Business News

Foto:Europäische Kommission

In this week’s Business News: Czechs discuss eurozone support; Škoda Auto comes under Brussels state aid scrutiny; windfall gains keep Czech Airlines in profit; Czechs’ purchasing power takes a hit; and Čepro fuels merger talks.

Government discusses eurozone rescue support: report

Photo: European Commission
The Czech Republic is currently outside the eurozone and has been largely insulated from the turbulence surrounding the future of the European single currency and support measures for its most exposed members. But reports are surfacing that the Czech Republic could be drawn into moves to bolster support for the eurozone as worries spread from Greece and Ireland to other countries. The daily Dnes says the government is secretly discussing whether the country could take part in a new rescue plan for eurozone countries. It said its information is based on a government report with talks confirmed by two ministers. The paper says that Czech eurosceptic president Václav Klaus has taken the stance that the Czech Republic should seek an opt out from adopting the euro. The country is obliged to join the zone when it fulfills all the criteria but no date has been set for that to happen by the government.

Strict aid rules snare Škoda Auto

The Czech Republic’s biggest car maker and biggest exporter, Škoda Auto, has come under the scrutiny of European competition watchdogs in Brussels over suspected state support. News of the scrutiny was released by the deputy head of the Czech competition office. Checks are centred on state incentives for increased production of motors and gear boxes. Volkswagen-owned Škoda confirmed the probe but was unwilling to say what sums are at stake. European aid rules for the car sector are extremely tight due to over capacity in the sector.

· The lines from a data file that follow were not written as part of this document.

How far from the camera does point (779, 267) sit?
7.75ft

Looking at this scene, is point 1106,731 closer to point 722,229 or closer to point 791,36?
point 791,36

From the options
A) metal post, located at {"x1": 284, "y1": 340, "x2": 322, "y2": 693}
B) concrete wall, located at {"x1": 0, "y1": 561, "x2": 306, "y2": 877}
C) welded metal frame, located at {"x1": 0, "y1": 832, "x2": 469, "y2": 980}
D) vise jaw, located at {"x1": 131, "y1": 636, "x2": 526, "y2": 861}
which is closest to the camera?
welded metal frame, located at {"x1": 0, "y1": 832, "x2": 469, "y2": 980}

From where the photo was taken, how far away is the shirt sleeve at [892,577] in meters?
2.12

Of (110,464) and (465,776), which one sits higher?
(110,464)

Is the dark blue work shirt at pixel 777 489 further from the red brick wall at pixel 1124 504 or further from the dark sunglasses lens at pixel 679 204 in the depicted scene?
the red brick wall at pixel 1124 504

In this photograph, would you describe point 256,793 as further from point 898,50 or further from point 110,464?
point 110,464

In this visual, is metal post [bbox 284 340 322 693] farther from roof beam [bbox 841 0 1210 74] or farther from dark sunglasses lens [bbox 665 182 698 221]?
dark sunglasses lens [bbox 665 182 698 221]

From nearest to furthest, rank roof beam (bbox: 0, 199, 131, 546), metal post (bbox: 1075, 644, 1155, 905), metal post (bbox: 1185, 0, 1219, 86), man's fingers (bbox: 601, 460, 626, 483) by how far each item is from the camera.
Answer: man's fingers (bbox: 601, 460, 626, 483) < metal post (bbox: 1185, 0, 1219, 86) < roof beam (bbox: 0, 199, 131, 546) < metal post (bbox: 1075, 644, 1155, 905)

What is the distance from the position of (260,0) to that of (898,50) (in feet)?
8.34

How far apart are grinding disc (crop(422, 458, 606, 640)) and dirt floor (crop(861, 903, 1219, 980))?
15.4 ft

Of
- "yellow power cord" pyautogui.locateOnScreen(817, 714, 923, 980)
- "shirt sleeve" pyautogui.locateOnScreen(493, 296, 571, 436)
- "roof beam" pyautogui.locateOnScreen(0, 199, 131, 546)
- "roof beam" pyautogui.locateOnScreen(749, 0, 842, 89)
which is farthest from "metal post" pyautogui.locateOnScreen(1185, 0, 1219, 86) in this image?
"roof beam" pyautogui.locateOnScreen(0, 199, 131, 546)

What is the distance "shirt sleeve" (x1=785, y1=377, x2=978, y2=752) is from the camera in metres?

Czech Airlines: on a windfall profit and a prayer

Czech Airlines grabbed the spotlight this week after the government threw it into a holding company created from the carrier and the company running Prague airport. The move gives the airline a stronger financial foundation amid reports that results are still lagging management expectations. The daily Dnes says the airline made a 125 million crown profit in the first nine months of the year but only thanks to a massive property sell off bringing in around 1.5 billion crowns. That means the carrier was still making a heavy operational loss.

Purchasing power dwindles as jobs market tightens

Photo: Barbora Kmentová
Czechs’ real purchasing power in 2009 fell to 70 percent of its level of a year earlier according to a survey of the impact of the recession released this week by the national statistical office. The biggest cause of tighter household budgets was unemployment with almost one person in 10 losing their jobs in companies employing more than 10 over the year. The national number crunchers found that the lucky ones who found jobs last year were brought in at lower wages than those going out of the door. Wage savings there averaged around 5.0 percent.

State fuel firm seeks clearance to court refinery companies

State fuel oil, processing, storage, distribution and petrol station operator Čepro is seeking the go ahead to launch talks about its integration with a major refinery company. Čepro says feelers put out about the idea have been welcomed by three companies and it will seek the go ahead from its board to take talks further in the middle of December. The government will also have to okay any merger or share swop. One strategic question for the government will be whether some of the responsibility for storing strategic fuel oils such as petrol and aircraft fuel can be put in private hands. Czech refining company, Česká Rafinérská, is probably the front runner for a tie up with Čepro.